Opportunity to represent Canada was ‘So Important’
While her Tulsa Hurricanes debut will have to wait until further notice, Yuhasz has already gained international experience with Team Canada.
In addition to sending out her stats to schools, Yuhasz continued to bolster her portfolio on the track. Representing Canada at the 2019 Pan American U20 Championships in Costa Rica, she finished fourth in the women’s 5,000-metre race. She followed it up with a first place finish at OFSAA XC on November 2, 2019, finishing in a time of 24:25.40 before travelling to Abbotsford, BC, for the Canadian Cross Country Championships, where she added a fourth place finish in the women’s U20 race with a time of 20:57.82 as a part of the Laurel Creek Track Club.
With her success donning the Canadian singlet on the world stage, the 18-year-old believes it pushes her to another level.
“It’s one thing to travel with the team you train with, but it’s another to travel with a group of high-level athletes who are coming from all over Canada, who have different training programs, different coaches, to hear their story and learn about how they train, and to room with them, it’s a whole other level of experience,” Yuhasz says.
“I credit a lot of my mentality and a lot of how I find my success to those experiences and learning from other athletes. ‘What do you do when you’re injured, what do you do when you have an off-day, what do you eat on those days? I really enjoy hearing different ways of doing things.”
With the depth of the Canadian women’s distance team on full display, with the likes of Gabriela Debues-Stafford, Rachel Cliff, Natasha Wodak, Jessica O’Connell, and Andrea Seccafien among those on the Athletics Canada World Championships team, Yuhasz hopes that her talents eventual gets her among those names.

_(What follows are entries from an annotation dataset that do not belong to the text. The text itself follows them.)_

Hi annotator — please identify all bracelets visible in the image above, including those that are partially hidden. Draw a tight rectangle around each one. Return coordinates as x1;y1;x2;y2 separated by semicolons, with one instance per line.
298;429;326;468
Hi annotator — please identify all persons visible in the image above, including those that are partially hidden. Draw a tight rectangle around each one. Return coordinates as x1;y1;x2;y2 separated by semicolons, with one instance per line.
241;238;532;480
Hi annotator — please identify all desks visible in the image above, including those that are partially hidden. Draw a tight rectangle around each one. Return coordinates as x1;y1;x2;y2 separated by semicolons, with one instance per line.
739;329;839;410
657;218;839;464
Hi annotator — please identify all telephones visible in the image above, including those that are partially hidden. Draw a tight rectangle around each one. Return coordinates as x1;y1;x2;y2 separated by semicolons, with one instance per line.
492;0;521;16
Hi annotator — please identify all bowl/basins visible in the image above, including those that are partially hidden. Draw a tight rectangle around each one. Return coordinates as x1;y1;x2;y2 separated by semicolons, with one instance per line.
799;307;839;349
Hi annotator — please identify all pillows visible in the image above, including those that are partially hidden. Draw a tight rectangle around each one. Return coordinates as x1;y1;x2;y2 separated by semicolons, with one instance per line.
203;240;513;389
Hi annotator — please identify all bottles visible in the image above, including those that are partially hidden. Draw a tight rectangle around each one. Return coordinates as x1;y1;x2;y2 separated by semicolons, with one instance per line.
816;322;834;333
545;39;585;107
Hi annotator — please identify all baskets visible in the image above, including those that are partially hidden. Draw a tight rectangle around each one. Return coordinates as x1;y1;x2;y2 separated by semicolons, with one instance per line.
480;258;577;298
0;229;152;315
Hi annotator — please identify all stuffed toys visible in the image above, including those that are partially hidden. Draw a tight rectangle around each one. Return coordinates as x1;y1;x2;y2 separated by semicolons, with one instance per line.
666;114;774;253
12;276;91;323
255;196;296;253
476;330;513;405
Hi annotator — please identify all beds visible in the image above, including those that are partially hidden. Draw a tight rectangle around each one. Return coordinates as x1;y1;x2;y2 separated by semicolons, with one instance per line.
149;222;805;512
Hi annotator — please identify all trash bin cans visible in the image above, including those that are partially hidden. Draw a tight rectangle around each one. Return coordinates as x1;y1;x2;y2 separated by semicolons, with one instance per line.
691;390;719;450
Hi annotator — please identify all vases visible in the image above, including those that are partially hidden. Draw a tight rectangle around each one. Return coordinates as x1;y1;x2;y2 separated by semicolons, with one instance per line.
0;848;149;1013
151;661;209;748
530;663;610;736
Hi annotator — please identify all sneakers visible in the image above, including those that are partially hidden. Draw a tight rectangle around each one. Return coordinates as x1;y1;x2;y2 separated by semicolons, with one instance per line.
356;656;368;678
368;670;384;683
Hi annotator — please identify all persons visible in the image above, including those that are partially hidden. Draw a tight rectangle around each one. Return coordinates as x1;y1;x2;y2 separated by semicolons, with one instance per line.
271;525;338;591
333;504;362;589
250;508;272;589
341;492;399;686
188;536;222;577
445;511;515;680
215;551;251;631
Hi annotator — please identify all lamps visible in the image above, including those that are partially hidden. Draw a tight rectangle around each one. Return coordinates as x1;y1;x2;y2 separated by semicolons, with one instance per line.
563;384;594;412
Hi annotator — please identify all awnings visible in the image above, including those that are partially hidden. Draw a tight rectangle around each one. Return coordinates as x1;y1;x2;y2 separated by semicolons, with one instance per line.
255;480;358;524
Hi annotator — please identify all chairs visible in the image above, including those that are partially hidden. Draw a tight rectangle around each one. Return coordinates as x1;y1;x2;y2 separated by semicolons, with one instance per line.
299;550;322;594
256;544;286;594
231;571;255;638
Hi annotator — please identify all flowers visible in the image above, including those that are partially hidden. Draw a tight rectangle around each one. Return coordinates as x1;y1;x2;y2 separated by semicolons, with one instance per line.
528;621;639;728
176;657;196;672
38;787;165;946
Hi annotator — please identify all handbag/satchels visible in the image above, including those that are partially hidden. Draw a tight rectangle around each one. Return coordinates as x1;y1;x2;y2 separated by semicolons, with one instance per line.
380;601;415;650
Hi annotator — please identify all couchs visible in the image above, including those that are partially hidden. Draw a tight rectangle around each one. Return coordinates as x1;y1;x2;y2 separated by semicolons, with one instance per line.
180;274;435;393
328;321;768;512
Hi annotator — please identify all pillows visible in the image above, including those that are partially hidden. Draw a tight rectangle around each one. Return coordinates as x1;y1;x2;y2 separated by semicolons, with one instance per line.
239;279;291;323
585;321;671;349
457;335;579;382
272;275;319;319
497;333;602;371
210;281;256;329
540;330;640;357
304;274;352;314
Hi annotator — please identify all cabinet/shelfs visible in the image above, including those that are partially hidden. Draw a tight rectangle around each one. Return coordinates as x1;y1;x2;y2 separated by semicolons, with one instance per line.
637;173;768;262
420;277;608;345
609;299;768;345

“Every year, I just want to improve incrementally. This year, I want to get around the 16:40-16:50 range in the 5,000-metres, I’m definitely fit enough for it,” Yuhasz adds, mentioning how she wants to also add the 10,000-metres to her arsenal.
With the uncertainty of when competitions will start up again, Yuhasz has her goals in mind and it starts with getting back to competing in bigger competitions. Her eyes are set on the NACAC Championships in Kenya next summer and who knows where that will take her.
“Getting back to the international stage, racing in bigger races, and getting good results, I really hope to follow in their footsteps and represent Canada at the Olympic Games.”